Aim
Format every line of the dataset entries below as a JSON list of strings, one string per line, skipping blank lines. Leave the pictures out.

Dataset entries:
-------
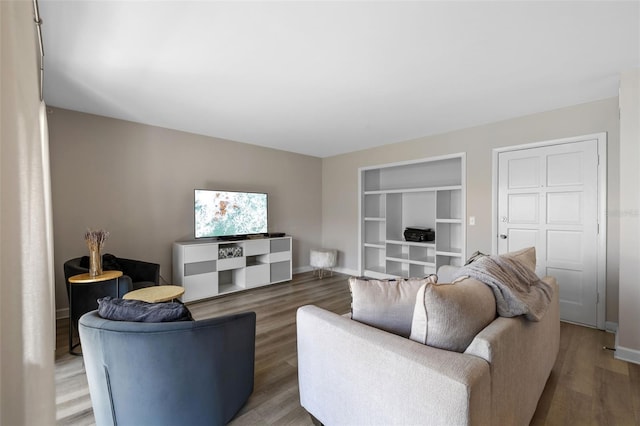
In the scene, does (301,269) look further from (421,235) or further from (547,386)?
(547,386)

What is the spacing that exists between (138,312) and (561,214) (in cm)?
407

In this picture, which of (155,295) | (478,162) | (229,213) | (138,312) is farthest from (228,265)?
(478,162)

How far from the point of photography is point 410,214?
505 cm

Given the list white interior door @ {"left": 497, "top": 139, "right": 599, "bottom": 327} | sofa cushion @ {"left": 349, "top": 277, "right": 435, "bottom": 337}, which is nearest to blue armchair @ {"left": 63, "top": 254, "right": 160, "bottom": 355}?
sofa cushion @ {"left": 349, "top": 277, "right": 435, "bottom": 337}

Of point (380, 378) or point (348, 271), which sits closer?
point (380, 378)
-------
Written solution
[
  "In the scene, does (301,269) look further from (421,235) or further from (547,386)?",
  "(547,386)",
  "What is the spacing that exists between (138,312) and (561,214) (in cm)?",
  "407",
  "In this picture, which of (155,295) | (478,162) | (229,213) | (138,312) is farthest from (228,265)?",
  "(478,162)",
  "How far from the point of photography is point 410,214?",
  "505 cm",
  "Given the list white interior door @ {\"left\": 497, \"top\": 139, \"right\": 599, \"bottom\": 327} | sofa cushion @ {\"left\": 349, \"top\": 277, \"right\": 435, \"bottom\": 337}, which is nearest to blue armchair @ {\"left\": 63, \"top\": 254, \"right\": 160, \"bottom\": 355}?",
  "sofa cushion @ {\"left\": 349, \"top\": 277, \"right\": 435, \"bottom\": 337}",
  "Of point (380, 378) or point (348, 271), which sits closer?",
  "point (380, 378)"
]